Some of the lines below need repeating. Reproduce exactly those between the lines holding "genus: Otospermophilus" and "label granularity: sequence-level", inclusive.

▼▼▼

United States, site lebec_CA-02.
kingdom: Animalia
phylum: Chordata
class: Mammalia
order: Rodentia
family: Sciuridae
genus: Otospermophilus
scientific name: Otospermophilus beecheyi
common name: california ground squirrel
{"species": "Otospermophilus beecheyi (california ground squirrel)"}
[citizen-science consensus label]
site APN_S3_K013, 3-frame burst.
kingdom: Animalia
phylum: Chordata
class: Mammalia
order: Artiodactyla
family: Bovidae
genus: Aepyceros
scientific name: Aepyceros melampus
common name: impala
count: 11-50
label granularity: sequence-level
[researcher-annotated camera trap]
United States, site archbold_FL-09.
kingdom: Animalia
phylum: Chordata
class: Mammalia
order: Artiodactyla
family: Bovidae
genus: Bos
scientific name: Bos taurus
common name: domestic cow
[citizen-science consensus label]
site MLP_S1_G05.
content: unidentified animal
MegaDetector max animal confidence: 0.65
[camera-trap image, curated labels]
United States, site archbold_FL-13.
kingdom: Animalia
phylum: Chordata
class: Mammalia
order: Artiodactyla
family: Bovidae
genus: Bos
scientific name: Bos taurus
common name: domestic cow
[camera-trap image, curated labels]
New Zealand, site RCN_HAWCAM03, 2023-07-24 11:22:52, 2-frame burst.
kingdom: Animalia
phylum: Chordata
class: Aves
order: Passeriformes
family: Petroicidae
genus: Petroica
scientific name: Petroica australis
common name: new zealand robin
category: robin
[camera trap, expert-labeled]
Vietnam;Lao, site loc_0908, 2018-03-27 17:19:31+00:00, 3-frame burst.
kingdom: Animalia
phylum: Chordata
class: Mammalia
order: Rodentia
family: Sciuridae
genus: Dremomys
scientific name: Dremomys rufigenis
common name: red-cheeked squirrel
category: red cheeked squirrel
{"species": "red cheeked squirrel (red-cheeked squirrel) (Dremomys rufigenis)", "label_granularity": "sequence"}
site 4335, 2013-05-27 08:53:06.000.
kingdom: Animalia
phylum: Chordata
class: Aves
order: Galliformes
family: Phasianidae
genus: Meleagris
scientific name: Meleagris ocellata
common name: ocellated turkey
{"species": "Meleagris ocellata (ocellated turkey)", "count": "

▲▲▲

**Solved exercise**
genus: Otospermophilus
scientific name: Otospermophilus beecheyi
common name: california ground squirrel
{"species": "Otospermophilus beecheyi (california ground squirrel)"}
[citizen-science consensus label]
site APN_S3_K013, 3-frame burst.
kingdom: Animalia
phylum: Chordata
class: Mammalia
order: Artiodactyla
family: Bovidae
genus: Aepyceros
scientific name: Aepyceros melampus
common name: impala
count: 11-50
label granularity: sequence-level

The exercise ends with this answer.